Es frecuente que se hable de la complejidad de las marcas. Esto se manifiesta no solo cuando se alude a las marcas como un todo, sino también cuando se habla de cada una de sus manifestaciones, o desde cada una de las especialidades que se ocupan de ellas.
Sin embargo, suele quedar diluido en un segundo plano el hecho de que las marcas representan un entramado de intereses, relaciones y conversaciones entre sus diversos protagonistas, y que este es uno de los aspectos más importantes de esa complejidad.
Una marca no es una sola realidad, sino la combinación indisoluble de varias realidades que conforman un sistema: en principio, es una idea de alguien respecto a un emprendimiento, y a la vez es una forma de ser, que encarna ciertos valores y prioridades, y que está asociada a un contexto geográfico y a un sector de pertenencia. Toda marca existe para unos públicos: directivos, empleados, prescriptores, inversores, clientes, partners, ciudadanos… La marca es perceptible a través de múltiples manifestaciones: se trata de un conjunto de objetos, imágenes, mensajes y hechos, que producen como efecto en sus públicos una combinación más o menos sintética de significaciones y valoraciones.
Desde el momento mismo de su creación, y después a lo largo de su vida, una marca necesita ser concebida como un sistema, como un todo en el que las diversas dimensiones en juego sean gestionadas con una visión estratégica e integral, y un sistema en el que los distintos protagonistas puedan estar implicados positivamente.
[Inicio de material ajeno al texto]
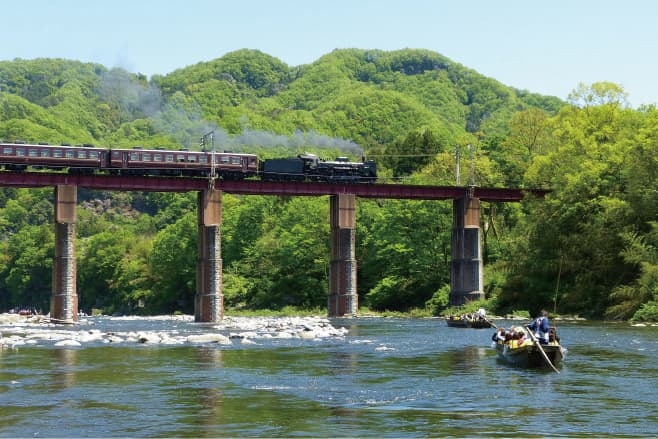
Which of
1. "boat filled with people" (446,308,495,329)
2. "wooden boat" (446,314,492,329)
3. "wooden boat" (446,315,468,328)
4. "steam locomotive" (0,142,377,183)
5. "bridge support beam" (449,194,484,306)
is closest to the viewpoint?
"boat filled with people" (446,308,495,329)

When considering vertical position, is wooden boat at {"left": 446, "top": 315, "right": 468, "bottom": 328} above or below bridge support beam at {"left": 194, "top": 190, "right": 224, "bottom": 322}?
below

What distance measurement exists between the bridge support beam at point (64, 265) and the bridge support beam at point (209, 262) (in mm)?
11373

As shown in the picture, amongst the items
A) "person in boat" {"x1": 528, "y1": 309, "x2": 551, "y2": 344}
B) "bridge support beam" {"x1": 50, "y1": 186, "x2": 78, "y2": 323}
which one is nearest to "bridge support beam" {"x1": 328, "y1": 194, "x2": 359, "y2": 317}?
"bridge support beam" {"x1": 50, "y1": 186, "x2": 78, "y2": 323}

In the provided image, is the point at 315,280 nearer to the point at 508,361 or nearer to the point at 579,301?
the point at 579,301

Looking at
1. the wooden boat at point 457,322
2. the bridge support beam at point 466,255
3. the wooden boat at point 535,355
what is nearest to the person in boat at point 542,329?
the wooden boat at point 535,355

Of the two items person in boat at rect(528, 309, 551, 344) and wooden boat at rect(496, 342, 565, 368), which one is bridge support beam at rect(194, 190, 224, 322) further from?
wooden boat at rect(496, 342, 565, 368)

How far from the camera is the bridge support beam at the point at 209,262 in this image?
9606 cm

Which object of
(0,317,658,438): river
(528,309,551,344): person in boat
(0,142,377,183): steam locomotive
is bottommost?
(0,317,658,438): river

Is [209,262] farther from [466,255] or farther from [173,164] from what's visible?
[466,255]

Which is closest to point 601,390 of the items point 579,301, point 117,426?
point 117,426

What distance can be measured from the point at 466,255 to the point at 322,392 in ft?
238

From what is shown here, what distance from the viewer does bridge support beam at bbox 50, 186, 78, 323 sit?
9000 cm

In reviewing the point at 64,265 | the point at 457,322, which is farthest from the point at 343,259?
the point at 64,265

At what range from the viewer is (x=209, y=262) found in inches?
3782
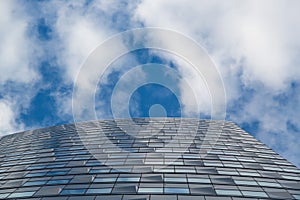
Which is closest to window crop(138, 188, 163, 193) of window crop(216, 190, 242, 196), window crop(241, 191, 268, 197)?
window crop(216, 190, 242, 196)

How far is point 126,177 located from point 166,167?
4.33m

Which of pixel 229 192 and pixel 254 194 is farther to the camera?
pixel 229 192

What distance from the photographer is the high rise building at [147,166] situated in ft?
74.1

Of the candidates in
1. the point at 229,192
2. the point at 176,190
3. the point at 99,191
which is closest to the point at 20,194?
the point at 99,191

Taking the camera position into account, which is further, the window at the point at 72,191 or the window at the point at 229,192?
the window at the point at 72,191

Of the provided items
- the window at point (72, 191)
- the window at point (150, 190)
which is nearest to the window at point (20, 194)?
the window at point (72, 191)

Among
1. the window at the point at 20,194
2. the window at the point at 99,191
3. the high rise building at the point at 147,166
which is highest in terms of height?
the high rise building at the point at 147,166

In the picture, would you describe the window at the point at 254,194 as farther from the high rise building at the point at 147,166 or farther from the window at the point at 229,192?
the window at the point at 229,192

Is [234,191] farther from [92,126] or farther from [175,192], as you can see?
[92,126]

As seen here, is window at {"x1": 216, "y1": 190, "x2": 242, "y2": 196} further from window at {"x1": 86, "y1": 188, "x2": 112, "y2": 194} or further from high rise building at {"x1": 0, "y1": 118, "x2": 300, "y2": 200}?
window at {"x1": 86, "y1": 188, "x2": 112, "y2": 194}

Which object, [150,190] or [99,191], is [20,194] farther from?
[150,190]

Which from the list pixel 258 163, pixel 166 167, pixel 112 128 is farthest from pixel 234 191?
pixel 112 128

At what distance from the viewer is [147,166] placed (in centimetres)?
2775

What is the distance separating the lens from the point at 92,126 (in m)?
52.2
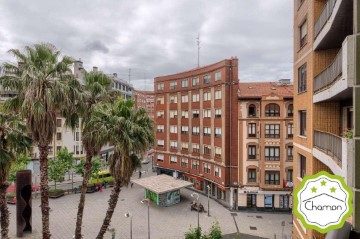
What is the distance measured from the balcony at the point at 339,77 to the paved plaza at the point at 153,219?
63.6 ft

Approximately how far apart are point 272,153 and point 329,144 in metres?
24.7

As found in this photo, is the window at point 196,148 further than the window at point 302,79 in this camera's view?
Yes

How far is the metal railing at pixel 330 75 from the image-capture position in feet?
30.2

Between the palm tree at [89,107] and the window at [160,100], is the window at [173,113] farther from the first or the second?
the palm tree at [89,107]

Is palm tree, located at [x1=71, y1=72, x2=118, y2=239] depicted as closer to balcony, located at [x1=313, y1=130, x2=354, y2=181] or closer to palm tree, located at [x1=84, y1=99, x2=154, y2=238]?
palm tree, located at [x1=84, y1=99, x2=154, y2=238]

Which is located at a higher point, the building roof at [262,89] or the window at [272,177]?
the building roof at [262,89]

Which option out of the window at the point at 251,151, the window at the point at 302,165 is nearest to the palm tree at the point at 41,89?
the window at the point at 302,165

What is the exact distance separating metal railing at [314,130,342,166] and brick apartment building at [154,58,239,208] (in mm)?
23648

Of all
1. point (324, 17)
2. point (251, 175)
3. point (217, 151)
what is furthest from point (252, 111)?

Por lo tanto, la identidad de la marca incluye no solo el conjunto de sus signos distintivos y sus manifestaciones, sino también los sistemas de identificación, compromiso y pertenencia de sus públicos, tanto internos como externos.
La marca es lo que es por su relación con sus públicos, y los públicos adoptan actitudes y toman sus decisiones a partir de sus experiencias con las marcas con las que se relacionan.
Cuando decimos que la marca es una conversación entre la organización y sus públicos, ¿afirmamos que lo que se produce es un diálogo feliz y exitoso, que existe un vínculo en el que se entienden, se enriquecen, se complementan, y se benefician mutuamente? Ese sería, sin duda, el ideal de una gestión eficaz, y en muchos casos se llegan a construir grandes marcas en base a esas premisas.
Rechazar la inteligencia de los públicos, y poner en duda el valor de su palabra, implica un divorcio intelectual y emocional. Expresa, por lo tanto, incapacidad para la empatía. Por ese camino se llega, inevitablemente, a un fracaso en la salud de la marca. Una inteligencia unilateral no es verdadera inteligencia, sino solo astucia contra los otros, que los cosifica como objetos de las propias intenciones. La verdadera inteligencia de una marca es inteligencia colaborativa.
Una gestión inteligente de branding necesita contar con la inteligencia de los públicos. Una marca necesita incluir periódicamente, como parte de sus responsabilidades de gestión, la aplicación de procedimientos para escuchar a sus públicos y así poder desarrollar todo su potencial de valor y construir relaciones de interés compartido.